Anche questi ultimi passaggi permettono di evitare conseguenze molto negative sulla mancanza di norme. Nel caso di Carboni per esempio dopo due anni di vicende legali e dopo aver denunciato l’azienda sanitaria regionale per tortura e per omissione di atti di ufficio, Carboni aveva infine ricevuto le indicazioni sul tipo di farmaco e sulle sue modalità di somministrazione. Ma dovette personalmente farsi carico delle spese per acquistarlo, di trovare un medico che glielo prescrivesse e del macchinario che gli permettesse di somministrarselo da solo: fu possibile grazie a una raccolta fondi organizzata dall’associazione Luca Coscioni, mentre come medico si rese disponibile gratuitamente Mario Riccio, il medico anestesista che nel 2006 permise a Piergiorgio Welby, affetto da distrofia muscolare, di morire interrompendo il trattamento sanitario che lo teneva in vita.

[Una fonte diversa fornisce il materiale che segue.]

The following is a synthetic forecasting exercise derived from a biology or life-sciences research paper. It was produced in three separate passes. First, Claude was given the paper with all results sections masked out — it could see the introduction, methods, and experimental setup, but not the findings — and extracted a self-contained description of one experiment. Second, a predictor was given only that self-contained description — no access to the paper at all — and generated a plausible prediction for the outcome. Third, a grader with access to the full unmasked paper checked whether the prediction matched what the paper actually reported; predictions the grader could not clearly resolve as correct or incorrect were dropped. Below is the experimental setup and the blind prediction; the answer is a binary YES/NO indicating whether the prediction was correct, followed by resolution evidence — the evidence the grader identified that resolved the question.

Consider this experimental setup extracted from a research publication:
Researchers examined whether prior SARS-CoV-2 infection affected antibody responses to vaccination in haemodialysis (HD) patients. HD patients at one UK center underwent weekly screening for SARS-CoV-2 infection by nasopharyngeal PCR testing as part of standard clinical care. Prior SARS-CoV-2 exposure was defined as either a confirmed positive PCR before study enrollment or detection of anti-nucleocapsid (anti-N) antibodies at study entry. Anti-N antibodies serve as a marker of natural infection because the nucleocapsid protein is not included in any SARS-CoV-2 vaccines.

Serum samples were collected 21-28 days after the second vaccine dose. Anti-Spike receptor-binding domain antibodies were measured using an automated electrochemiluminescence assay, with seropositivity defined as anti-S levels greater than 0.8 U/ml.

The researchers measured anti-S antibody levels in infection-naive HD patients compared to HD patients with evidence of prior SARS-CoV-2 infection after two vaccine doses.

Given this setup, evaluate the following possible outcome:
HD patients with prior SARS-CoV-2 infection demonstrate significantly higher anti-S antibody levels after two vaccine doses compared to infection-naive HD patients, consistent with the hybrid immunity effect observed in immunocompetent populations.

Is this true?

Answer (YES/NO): YES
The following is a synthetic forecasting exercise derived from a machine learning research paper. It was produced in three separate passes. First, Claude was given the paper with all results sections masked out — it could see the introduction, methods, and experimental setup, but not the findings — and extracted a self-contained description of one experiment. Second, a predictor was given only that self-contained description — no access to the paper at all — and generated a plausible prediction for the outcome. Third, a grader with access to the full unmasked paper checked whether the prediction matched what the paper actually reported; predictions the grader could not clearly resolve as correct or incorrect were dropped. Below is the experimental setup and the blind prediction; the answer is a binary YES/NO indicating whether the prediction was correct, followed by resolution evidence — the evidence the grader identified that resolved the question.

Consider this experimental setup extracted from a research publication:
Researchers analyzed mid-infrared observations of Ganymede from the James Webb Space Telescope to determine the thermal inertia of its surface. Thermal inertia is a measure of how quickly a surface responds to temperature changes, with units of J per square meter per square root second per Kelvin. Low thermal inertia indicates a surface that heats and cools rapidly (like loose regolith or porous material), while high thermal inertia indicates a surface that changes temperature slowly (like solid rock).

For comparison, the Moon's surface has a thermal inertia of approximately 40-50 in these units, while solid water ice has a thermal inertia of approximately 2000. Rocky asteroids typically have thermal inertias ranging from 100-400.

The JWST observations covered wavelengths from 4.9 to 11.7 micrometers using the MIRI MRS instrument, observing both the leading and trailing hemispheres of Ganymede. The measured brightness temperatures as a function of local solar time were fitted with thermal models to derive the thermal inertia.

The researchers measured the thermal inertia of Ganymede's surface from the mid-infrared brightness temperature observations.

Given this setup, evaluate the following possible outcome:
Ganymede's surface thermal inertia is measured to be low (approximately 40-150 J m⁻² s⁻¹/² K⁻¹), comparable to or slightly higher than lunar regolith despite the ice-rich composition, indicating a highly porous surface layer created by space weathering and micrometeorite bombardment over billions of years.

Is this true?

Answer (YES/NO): NO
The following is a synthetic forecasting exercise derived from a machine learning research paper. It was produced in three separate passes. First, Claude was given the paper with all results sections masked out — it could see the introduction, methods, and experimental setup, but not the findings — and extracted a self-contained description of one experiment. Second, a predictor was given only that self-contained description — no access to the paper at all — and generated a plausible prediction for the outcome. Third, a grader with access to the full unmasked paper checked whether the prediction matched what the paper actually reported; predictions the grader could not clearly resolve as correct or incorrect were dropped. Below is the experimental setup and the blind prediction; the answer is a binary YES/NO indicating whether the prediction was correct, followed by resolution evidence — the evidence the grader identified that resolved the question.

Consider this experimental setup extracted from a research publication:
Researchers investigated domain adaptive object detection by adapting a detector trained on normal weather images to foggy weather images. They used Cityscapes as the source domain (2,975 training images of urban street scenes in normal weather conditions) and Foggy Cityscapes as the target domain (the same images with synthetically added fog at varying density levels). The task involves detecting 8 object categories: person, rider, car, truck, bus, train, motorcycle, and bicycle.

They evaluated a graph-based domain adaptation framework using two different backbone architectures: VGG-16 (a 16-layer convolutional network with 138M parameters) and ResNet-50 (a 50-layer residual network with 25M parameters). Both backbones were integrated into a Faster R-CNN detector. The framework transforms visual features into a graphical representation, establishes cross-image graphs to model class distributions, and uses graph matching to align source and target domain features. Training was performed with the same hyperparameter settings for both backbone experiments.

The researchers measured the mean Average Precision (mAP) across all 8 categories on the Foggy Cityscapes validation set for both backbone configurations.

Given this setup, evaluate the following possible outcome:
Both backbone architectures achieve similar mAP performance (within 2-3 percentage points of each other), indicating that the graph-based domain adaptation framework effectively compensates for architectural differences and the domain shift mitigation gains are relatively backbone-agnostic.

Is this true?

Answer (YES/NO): YES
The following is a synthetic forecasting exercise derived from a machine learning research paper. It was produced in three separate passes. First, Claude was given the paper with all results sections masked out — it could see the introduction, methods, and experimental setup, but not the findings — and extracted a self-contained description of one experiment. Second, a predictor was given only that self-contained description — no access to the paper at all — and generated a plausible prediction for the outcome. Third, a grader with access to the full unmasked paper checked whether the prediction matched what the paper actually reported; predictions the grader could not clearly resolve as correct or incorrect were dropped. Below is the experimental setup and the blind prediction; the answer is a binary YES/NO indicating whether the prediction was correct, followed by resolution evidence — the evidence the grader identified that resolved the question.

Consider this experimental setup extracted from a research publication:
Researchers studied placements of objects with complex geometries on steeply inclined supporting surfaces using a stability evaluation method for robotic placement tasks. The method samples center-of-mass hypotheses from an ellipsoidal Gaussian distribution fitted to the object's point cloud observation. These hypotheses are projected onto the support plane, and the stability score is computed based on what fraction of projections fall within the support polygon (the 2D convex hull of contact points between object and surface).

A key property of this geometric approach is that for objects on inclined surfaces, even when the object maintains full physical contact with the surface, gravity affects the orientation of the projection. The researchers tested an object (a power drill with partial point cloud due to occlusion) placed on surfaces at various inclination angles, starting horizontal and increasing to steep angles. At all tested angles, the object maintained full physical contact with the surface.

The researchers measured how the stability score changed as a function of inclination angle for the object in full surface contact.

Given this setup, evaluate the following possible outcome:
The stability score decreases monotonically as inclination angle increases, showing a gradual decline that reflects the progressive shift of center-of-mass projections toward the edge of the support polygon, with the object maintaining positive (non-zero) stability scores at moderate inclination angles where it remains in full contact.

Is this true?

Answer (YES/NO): NO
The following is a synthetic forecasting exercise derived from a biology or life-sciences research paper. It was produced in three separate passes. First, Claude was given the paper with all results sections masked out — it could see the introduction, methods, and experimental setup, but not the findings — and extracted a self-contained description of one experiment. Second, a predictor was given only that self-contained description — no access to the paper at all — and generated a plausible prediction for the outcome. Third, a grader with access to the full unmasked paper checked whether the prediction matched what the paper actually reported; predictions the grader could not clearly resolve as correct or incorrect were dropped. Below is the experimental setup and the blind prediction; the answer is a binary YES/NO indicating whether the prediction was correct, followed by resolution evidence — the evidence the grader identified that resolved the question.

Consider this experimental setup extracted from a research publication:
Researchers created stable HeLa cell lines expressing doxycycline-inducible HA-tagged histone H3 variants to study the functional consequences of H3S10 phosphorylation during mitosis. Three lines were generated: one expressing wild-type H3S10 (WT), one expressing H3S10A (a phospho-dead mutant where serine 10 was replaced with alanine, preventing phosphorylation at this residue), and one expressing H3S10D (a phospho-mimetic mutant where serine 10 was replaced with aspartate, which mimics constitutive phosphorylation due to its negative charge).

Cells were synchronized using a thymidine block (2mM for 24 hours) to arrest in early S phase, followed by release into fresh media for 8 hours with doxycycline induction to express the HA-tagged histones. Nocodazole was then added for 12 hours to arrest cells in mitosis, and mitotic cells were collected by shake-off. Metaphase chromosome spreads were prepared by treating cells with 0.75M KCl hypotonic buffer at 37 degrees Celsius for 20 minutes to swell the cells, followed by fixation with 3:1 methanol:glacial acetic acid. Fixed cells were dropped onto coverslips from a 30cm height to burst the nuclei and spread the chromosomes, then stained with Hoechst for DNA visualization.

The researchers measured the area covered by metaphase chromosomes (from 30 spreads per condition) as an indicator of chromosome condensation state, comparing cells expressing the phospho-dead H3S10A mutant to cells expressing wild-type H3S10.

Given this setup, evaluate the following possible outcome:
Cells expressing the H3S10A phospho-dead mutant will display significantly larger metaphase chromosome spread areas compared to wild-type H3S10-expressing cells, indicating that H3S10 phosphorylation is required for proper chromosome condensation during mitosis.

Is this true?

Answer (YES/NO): YES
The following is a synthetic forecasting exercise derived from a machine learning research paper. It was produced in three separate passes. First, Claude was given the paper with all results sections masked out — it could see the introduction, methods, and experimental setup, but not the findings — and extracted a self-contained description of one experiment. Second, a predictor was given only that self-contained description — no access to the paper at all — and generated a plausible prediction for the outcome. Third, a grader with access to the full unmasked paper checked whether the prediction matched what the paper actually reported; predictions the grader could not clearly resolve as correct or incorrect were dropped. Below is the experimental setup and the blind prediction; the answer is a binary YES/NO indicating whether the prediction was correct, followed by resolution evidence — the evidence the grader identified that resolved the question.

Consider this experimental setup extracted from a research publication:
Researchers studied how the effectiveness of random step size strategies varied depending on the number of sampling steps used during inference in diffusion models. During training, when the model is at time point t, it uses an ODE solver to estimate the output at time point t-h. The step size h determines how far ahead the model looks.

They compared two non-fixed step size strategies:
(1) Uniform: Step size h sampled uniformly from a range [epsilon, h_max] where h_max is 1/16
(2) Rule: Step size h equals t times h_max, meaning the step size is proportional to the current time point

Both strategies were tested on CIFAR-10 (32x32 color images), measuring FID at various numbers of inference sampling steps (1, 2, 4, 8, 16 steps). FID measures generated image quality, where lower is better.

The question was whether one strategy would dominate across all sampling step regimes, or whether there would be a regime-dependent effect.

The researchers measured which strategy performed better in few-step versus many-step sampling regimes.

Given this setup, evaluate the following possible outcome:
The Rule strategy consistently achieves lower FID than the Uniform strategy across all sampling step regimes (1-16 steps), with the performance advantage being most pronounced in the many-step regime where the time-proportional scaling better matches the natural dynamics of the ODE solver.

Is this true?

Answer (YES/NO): NO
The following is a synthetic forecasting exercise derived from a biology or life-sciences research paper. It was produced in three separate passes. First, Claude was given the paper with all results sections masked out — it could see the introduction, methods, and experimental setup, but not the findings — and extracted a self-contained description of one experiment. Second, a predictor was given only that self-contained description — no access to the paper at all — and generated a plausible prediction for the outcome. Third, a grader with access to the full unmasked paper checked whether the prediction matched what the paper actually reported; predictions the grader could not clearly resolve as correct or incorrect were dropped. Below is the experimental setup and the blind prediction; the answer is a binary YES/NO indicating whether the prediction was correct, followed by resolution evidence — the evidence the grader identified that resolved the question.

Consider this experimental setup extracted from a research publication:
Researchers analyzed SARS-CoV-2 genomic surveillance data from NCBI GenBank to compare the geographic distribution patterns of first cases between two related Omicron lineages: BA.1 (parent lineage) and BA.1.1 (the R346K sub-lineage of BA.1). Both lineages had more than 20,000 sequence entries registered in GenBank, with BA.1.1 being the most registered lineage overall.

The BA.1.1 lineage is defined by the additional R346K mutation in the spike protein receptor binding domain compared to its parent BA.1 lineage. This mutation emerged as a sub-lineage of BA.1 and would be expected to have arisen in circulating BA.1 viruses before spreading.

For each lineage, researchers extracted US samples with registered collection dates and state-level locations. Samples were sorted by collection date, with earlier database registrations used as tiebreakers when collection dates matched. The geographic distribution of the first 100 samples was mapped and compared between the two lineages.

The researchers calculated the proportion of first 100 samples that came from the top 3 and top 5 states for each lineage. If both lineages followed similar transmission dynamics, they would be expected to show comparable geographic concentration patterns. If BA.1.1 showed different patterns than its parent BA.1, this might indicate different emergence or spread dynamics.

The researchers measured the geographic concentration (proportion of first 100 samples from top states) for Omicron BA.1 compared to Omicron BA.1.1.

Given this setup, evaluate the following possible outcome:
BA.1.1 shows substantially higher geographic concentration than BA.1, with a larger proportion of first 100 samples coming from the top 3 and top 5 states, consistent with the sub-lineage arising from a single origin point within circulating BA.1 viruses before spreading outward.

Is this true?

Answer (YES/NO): NO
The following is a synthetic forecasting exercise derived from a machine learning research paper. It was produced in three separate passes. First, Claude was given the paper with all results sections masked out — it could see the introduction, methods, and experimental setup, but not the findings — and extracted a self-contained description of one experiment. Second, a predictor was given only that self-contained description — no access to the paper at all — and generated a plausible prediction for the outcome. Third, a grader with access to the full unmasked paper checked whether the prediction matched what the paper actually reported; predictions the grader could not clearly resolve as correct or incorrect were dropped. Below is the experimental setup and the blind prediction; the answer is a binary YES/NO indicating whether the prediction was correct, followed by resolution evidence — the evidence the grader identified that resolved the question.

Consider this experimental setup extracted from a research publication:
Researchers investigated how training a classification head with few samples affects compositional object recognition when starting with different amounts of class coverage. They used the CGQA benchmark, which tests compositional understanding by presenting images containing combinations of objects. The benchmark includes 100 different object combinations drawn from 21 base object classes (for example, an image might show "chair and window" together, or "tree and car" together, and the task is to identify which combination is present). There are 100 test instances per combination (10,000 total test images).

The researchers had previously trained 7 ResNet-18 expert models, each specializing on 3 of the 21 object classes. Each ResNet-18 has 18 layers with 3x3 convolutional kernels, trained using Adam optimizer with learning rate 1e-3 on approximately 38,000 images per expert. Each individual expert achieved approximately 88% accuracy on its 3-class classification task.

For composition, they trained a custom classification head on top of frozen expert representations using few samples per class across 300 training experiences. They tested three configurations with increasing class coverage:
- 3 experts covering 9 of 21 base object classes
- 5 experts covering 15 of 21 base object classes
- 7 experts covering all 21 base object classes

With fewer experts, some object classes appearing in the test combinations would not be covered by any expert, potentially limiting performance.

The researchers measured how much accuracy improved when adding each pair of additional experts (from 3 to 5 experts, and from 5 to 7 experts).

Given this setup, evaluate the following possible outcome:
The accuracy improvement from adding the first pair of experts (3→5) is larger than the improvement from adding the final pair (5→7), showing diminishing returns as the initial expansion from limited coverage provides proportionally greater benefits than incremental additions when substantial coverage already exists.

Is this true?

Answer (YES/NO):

In Italia il primo caso di suicidio assistito in cui il Servizio sanitario nazionale si era fatto carico di tutta la procedura di morte assistita fino alla sua attuazione, fornendo assistenza completa, è avvenuto lo scorso dicembre, oltre quattro anni dopo la sentenza della Corte Costituzionale: in quel caso in Friuli Venezia Giulia, ma dopo un’attesa di un anno e a seguito di un’ordinanza del tribunale di Trieste.